Registered Member #1838
Joined: Tue Dec 02 2008, 06:01PM
Location:
Posts: 38
I obviously have a huge gap in my understanding of the FET specs. If I look at the save operating area graph of the IRFP460, at 300V (drain to source) a dc value of about 0.7A can be drawn continuously? Thus for a 50% duty cycle it must be about 1.7A per FET. Can someone please refer my to a webpage that can help to explain.
Registered Member #30
Joined: Fri Feb 03 2006, 10:52AM
Location: Glasgow, Scotland
Posts: 6706
The beauty of switched-mode power is that the FET is either off or on. (Anything in between - part on or part off - is not switched mode, but linear operation, which went out of fashion in the 1970s.)
When it's off, it has a high voltage across it, but no current flowing, therefore the power dissipated is zero. (Power is voltage times current, and anything multiplied by zero is zero.)
When it's on, it has a high current flowing, but no voltage across it. (We assume Rds(on) is so small that the IR drop is negligible.) So the power dissipated is again zero.

▶ _MATERIAL SHOWN_:
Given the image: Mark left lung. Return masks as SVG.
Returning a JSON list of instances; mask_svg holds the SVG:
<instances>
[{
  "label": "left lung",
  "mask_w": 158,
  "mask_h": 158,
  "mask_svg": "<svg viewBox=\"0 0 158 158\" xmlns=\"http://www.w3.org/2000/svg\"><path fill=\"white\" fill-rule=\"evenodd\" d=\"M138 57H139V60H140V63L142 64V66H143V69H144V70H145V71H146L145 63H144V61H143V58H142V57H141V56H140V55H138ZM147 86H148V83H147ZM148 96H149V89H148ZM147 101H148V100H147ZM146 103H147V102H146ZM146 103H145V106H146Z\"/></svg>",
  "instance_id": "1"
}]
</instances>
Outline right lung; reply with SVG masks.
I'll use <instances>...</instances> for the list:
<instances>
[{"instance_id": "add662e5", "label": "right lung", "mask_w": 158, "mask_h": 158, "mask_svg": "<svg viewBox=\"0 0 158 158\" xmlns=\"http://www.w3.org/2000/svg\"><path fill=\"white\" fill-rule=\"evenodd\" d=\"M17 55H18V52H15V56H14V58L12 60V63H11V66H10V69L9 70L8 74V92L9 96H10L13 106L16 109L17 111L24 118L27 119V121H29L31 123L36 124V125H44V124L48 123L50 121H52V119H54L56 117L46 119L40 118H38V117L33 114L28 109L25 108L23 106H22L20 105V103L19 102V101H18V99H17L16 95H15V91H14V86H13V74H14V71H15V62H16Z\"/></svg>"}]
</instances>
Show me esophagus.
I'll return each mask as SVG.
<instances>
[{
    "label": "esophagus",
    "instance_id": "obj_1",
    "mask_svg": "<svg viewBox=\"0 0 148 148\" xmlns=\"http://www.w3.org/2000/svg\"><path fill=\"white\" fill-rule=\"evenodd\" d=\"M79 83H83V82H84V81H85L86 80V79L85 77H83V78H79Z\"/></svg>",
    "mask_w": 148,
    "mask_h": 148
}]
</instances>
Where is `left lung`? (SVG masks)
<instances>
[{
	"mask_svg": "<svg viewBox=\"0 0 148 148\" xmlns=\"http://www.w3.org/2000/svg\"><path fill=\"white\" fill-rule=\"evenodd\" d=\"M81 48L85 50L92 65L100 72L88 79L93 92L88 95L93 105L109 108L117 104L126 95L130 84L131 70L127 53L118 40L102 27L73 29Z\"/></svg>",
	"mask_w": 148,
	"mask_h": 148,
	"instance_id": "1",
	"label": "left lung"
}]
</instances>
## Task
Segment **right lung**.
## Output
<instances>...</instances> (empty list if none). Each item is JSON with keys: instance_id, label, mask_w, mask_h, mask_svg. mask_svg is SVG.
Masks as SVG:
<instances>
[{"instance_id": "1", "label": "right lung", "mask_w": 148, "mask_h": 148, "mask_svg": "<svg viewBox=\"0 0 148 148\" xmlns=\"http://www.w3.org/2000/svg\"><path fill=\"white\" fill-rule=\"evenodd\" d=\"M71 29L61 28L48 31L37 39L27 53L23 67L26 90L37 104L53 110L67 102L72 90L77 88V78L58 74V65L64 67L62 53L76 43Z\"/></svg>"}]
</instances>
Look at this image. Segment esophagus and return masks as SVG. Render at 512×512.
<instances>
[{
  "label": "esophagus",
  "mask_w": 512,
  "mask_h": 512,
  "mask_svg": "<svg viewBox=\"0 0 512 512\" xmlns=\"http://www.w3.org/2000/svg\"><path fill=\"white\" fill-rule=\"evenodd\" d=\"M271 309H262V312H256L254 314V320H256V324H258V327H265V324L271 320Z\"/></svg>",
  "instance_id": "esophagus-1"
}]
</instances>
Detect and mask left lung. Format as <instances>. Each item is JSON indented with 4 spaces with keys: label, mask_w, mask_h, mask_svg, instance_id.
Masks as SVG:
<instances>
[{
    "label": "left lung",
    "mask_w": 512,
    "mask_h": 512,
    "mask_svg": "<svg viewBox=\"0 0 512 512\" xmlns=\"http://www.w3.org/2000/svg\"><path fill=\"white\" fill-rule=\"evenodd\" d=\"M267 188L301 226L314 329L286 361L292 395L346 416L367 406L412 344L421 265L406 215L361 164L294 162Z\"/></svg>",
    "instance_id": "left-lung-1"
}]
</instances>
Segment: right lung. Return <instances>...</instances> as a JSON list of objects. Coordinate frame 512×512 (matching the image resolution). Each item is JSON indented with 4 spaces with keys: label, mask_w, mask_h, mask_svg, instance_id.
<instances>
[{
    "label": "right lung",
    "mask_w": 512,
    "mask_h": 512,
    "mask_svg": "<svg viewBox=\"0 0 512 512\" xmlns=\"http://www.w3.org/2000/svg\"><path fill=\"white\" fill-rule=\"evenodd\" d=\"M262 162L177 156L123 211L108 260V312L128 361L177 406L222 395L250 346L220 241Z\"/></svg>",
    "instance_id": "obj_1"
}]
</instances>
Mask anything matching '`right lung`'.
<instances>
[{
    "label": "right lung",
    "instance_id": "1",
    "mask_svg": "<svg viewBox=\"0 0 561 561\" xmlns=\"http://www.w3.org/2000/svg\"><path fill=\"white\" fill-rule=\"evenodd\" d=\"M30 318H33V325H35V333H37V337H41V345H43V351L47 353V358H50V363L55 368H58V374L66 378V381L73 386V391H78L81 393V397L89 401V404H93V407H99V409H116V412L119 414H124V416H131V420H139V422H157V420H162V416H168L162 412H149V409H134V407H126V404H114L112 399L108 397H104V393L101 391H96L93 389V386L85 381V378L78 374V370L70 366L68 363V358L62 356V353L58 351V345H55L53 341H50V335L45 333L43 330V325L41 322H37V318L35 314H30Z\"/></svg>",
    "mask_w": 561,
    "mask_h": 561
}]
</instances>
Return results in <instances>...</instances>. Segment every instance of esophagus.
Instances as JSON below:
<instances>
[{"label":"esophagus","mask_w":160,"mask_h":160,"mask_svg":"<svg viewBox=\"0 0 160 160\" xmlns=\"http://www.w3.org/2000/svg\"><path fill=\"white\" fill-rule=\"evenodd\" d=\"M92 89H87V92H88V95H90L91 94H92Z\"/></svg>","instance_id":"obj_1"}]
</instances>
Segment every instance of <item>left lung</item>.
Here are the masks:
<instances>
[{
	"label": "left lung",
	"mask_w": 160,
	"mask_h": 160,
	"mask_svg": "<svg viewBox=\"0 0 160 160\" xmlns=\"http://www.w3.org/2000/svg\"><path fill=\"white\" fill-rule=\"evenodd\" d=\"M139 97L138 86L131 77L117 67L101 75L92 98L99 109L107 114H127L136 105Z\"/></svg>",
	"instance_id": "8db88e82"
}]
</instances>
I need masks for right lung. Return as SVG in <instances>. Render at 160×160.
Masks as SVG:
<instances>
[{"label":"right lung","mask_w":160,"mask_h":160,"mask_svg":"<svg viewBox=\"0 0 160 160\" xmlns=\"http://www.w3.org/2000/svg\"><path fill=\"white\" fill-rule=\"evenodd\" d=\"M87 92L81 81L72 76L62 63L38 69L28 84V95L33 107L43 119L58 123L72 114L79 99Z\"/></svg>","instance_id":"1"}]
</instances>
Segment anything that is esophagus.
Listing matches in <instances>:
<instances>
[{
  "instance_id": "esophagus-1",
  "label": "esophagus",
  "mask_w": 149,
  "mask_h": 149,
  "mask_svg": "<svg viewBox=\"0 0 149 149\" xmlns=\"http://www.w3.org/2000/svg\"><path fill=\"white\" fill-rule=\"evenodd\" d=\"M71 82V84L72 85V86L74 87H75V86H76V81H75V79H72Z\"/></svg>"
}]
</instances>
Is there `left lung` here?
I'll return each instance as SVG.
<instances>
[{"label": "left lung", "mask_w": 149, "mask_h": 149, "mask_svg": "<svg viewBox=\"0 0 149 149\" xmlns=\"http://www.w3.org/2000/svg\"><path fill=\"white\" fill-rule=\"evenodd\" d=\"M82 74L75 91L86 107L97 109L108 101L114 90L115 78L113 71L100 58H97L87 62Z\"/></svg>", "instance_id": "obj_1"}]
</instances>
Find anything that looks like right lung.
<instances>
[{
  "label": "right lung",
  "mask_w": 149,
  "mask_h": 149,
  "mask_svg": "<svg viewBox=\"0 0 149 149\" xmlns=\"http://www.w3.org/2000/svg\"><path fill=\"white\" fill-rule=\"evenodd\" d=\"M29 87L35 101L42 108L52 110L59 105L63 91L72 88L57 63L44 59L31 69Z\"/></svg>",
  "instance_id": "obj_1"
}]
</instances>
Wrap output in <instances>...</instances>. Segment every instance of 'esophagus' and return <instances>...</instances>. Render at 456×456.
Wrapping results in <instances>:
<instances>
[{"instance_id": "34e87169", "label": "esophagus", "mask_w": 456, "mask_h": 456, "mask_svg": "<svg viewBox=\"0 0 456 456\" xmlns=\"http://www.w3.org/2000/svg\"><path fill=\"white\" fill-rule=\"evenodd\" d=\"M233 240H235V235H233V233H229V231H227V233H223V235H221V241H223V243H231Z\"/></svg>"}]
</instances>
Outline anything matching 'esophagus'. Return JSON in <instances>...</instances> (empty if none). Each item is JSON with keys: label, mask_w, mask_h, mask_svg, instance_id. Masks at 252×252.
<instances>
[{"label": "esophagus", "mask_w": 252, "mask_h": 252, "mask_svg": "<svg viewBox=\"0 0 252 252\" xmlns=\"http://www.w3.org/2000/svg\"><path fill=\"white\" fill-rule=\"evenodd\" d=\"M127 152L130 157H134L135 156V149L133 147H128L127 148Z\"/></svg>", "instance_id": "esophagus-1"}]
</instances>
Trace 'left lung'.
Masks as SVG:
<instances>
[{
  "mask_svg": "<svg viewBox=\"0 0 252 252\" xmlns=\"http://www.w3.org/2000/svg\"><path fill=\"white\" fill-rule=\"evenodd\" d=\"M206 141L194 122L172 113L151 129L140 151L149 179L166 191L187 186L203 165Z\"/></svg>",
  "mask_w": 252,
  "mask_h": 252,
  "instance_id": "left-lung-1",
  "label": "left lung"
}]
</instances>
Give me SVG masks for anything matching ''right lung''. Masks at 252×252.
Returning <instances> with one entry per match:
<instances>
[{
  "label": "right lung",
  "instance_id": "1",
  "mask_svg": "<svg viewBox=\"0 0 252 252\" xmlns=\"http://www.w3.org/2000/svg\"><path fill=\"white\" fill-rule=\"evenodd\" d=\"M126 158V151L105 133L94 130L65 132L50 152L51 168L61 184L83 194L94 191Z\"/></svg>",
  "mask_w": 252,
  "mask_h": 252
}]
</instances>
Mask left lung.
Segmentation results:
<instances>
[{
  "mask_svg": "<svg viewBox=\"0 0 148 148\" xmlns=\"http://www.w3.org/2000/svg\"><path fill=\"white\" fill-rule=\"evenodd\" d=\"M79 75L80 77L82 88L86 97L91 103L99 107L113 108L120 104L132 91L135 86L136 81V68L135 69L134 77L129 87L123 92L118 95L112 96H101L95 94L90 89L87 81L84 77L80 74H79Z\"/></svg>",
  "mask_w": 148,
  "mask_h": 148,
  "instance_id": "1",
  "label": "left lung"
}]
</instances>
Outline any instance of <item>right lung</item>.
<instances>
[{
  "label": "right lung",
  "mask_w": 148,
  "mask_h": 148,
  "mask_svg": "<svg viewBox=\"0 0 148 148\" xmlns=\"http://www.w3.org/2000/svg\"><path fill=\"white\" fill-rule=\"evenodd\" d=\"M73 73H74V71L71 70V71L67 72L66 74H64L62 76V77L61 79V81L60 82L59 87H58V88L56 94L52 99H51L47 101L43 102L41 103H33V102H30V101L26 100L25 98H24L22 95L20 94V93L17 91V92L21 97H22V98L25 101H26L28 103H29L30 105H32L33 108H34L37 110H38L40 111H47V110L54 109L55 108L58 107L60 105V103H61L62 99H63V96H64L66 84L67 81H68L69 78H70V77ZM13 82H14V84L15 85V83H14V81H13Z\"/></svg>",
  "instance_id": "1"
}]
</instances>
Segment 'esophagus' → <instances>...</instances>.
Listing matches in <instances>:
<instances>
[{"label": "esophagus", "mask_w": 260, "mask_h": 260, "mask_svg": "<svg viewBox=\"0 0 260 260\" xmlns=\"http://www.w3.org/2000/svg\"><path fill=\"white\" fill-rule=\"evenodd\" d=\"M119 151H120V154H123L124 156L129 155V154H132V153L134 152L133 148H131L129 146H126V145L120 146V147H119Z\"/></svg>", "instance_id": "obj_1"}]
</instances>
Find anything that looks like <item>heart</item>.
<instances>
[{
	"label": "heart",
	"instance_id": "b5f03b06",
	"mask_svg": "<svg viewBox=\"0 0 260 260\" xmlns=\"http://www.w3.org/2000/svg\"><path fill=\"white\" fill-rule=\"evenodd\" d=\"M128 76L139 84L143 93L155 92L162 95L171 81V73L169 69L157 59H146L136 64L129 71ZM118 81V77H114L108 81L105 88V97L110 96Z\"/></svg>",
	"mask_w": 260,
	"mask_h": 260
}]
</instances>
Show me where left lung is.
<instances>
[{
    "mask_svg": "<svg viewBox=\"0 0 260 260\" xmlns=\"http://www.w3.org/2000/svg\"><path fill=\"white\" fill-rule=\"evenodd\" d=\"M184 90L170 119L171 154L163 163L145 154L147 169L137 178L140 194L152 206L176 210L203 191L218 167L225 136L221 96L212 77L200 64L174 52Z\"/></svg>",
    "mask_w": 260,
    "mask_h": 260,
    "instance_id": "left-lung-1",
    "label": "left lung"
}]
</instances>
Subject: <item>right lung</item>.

▶ _OBJECTIVE A_:
According to the FET thread, in which decade did linear operation go out of fashion?
▶ _OBJECTIVE B_:
Reproduce the passage of the FET thread that starts at the words "Registered Member #1838" and stops after the words "in the 1970s.)".
The material is separate from the FET thread and unrelated to it.

▶ _WRITTEN RESPONSE A_:
The 1970s.

▶ _WRITTEN RESPONSE B_:
Registered Member #1838
Joined: Tue Dec 02 2008, 06:01PM
Location:
Posts: 38
I obviously have a huge gap in my understanding of the FET specs. If I look at the save operating area graph of the IRFP460, at 300V (drain to source) a dc value of about 0.7A can be drawn continuously? Thus for a 50% duty cycle it must be about 1.7A per FET. Can someone please refer my to a webpage that can help to explain.
Registered Member #30
Joined: Fri Feb 03 2006, 10:52AM
Location: Glasgow, Scotland
Posts: 6706
The beauty of switched-mode power is that the FET is either off or on. (Anything in between - part on or part off - is not switched mode, but linear operation, which went out of fashion in the 1970s.)